# [EXTRACT PROVIDED]
....................
FOR ONE REASON OR ANOTHER
by Fabian Pascal

 

 

 


Ed. Note: This article was first published in my DBAzine column, then deleted when the column was abruptly terminated (see What Took Them So Long?)


 

 

An argument that judgment matters but knowledge does not is profoundly anti-intellectual. It implies that we do not need ever to learn anything in order make mature decisions …This sort of thinking is part of what is wrong with this country. We wouldn't call a man in to fix our plumbing who knew nothing about plumbing, but we call pundits to address millions of people on subjects about which they know nothing of substance.

--Juan Cole

 

People who don't know what they are selling--selling to people who are clueless about what they are buying. That is the state of the industry.
....................
# [TASK]
Reproduce the passage of the article excerpt between "Ed. Note: This" and "nothing of substance.", inclusive. The material below has no connection to the article excerpt above.

# [ENTRIES SHOWN]
....................
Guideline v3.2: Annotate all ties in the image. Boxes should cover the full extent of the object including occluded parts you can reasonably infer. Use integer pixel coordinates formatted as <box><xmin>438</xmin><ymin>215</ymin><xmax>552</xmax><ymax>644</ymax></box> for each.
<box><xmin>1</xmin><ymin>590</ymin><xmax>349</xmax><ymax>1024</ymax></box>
....................
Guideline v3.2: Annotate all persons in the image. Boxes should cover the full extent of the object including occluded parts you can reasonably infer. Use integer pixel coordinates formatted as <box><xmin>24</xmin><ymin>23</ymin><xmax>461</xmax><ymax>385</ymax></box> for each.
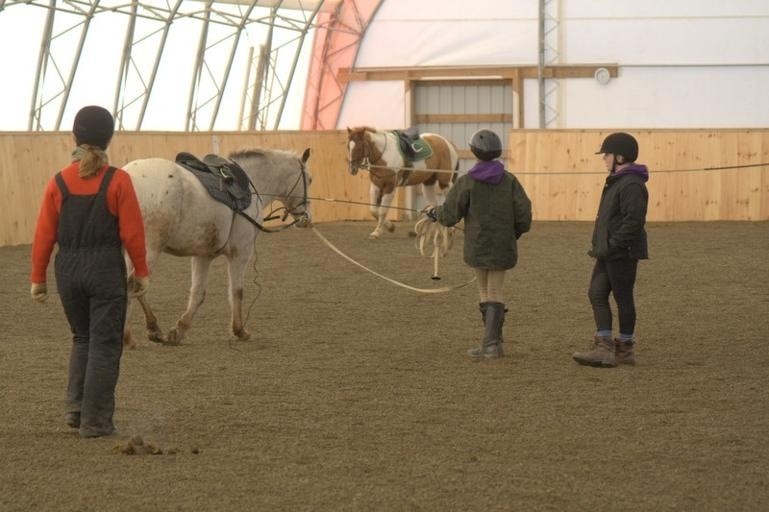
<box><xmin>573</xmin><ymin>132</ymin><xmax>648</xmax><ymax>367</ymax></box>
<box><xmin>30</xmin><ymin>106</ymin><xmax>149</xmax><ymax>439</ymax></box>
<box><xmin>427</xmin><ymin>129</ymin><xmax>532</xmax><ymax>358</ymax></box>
....................
# [ANSWER]
Ed. Note: This article was first published in my DBAzine column, then deleted when the column was abruptly terminated (see What Took Them So Long?)


 

 

An argument that judgment matters but knowledge does not is profoundly anti-intellectual. It implies that we do not need ever to learn anything in order make mature decisions …This sort of thinking is part of what is wrong with this country. We wouldn't call a man in to fix our plumbing who knew nothing about plumbing, but we call pundits to address millions of people on subjects about which they know nothing of substance.